━━━ Document passage ━━━

Last week, federal unemployment aid providing $600 weekly to supplement state unemployment benefits for laid-off workers expired, and for the past few weeks lawmakers have locked horns about how to replace it. Republicans have proposed a $200-per-week benefit until a new model can be adopted for federal and state benefits to replace up to 70% of laid-off workers’ wages.
A key argument for reducing the federal boost to unemployment aid is that people will not have an incentive to return to work if they receive as much or more in employment benefits as they did at their job. But that argument may not be based on much more than rhetoric deployed to support traditional arguments against expanding social safety nets.
A recent study by economists at Yale University did not find evidence the additional $600 benefit has decreased people’s motivation to find work. The study used data from timesheet and scheduling software company Homebase and found the boosted benefits overall did not appear to either encourage layoffs for businesses to cut costs or discourage people from returning to work.
Jennifer Greenfield, an associate professor at the University of Denver’s Graduate School of Social Work, said other studies over the years of unemployment benefits in the U.S. and other countries have found more generous unemployment benefits actually tend to increase people’s motivation to look for work.
Greenfield said that effect is probably a result of a mix of practical and psychological factors, such as increased ability to pay for childcare while job searching and the sense of self-actualization that comes from working.
“I think that we also tend to discount some of the psychological effects,” she said. “But we find that people actually do prefer to work, and it’s actually a fairly deeply ingrained value in the United States that people don’t like to just take handouts. … Typically when these things are modeled by economists, it doesn’t take into account those kinds of psychological factors that would create motivations outside of just the pure economic motivations.”
Brooke Colaizzi, a member at Sherman & Howard, said transitioning to a model of additional federal aid based on replacing a percentage of people’s lost wages would add an extra layer of logistics for states to administer unemployment benefits, because they would need to calculate the amount of federal unemployment funding a person qualifies for on top of state benefits to meet the wage replacement percentage.
“So my concern is whether they could get that integrated into their system in any kind of timely fashion. I know they would do the best that they could, but I could imagine there could be some fairly significant delays, because it’s going to be different for everybody,” she said.
Republican lawmakers have also advocated for employer liability protection for employees who ended up contracting COVID-19 as long as the employers take reasonable safety measures, such as following regional public health orders. It also raised the standard to gross negligence for proving a liability claim.
Colaizzi said protection from liability would be the most significant aspect of the next stimulus package for employers and would go a long way toward “calming their nerves” about trying to figure out how to balance employee safety with continuing operations.
“One side of the argument is going to be that [it’s] giving employers an incentive to cut corners because it’s going to be tougher for an employee to prove liability. The flip side of it is, though, we’re all learning how to do this for the first time and we’re making it up as we go along. And employers are having to implement procedures and standards that we’re learning from scratch in a lot of ways.”
Colaizzi said she hasn’t yet seen an upswell of negligence claims against businesses by people who have contracted COVID-19, likely because of businesses and workplaces having been shut down until recently. But as businesses start to reopen more fully, she said she would expect that to lead to an increase in claims.
She added liability protection also implicates addressing unemployment, because perceptions of how safe a workplace is to return to can affect businesses’ decisions about whether they feel secure reopening.
Greenfield said the characterization of unemployment benefits paying people not to work is misleading, because the extra federal aid is helping people meet their basic financial aid while the jobs bringing them back into the workforce just aren’t there.
“It’s very difficult to reach a threshold where you’re actually paying people too much and their productivity is going to decrease. We aren’t even coming close to that with things like $600 a week,” Greenfield said. “We’re really just at the point where we’re helping people to meet their basic needs and not be literally out on the street.”
Despite the social science about people’s motivation to work, she said the current dire economic circumstances make a bad time for such philosophical debates. “It seems like now is not the time to debate economic theory,” she said, adding it’s frustrating to hear quibbling over policy based on scattered anecdotes of people choosing not to return to work because they have received more in unemployment benefits than their previous wages. “Now is the time to make sure that people have their basic needs met so they can get as close to maintaining health as possible during a pandemic.”

━━━ Extracted material ━━━

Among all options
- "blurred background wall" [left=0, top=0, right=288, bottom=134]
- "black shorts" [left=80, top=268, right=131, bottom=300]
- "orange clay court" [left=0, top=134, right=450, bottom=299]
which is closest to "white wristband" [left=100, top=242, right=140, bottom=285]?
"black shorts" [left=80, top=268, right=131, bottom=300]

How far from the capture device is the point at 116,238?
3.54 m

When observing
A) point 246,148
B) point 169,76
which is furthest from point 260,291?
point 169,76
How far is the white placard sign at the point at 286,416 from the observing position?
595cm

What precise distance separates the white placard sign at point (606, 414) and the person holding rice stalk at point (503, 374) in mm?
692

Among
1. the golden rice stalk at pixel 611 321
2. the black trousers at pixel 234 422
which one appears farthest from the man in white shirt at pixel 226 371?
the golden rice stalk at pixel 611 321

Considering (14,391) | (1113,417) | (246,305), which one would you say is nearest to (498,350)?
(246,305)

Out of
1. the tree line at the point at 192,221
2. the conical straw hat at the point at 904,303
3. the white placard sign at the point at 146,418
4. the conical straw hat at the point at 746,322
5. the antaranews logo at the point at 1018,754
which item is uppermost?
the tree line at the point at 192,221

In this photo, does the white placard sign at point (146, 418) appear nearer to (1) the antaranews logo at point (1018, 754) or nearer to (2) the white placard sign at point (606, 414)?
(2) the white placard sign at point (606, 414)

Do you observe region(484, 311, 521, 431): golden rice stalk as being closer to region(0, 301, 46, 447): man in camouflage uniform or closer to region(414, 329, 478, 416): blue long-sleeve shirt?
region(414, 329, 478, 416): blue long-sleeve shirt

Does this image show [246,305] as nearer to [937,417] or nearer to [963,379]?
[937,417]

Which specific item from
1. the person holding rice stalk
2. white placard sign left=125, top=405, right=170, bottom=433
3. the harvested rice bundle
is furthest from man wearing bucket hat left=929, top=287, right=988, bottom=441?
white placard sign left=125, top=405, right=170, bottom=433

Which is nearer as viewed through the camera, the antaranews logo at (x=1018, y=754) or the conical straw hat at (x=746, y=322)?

━━━

_Your instructions_
Can you condense the paragraph of the unemployment aid article that begins "A recent study by economists at Yale University" into a shorter version that keeps its main facts?

_Answer section_
Yale University economists found no evidence that the extra $600 benefit reduced people's motivation to find work. Drawing on data from Homebase, a timesheet and scheduling software company, the study found that the boosted benefits overall did not appear to encourage cost-cutting layoffs or discourage people from returning to work.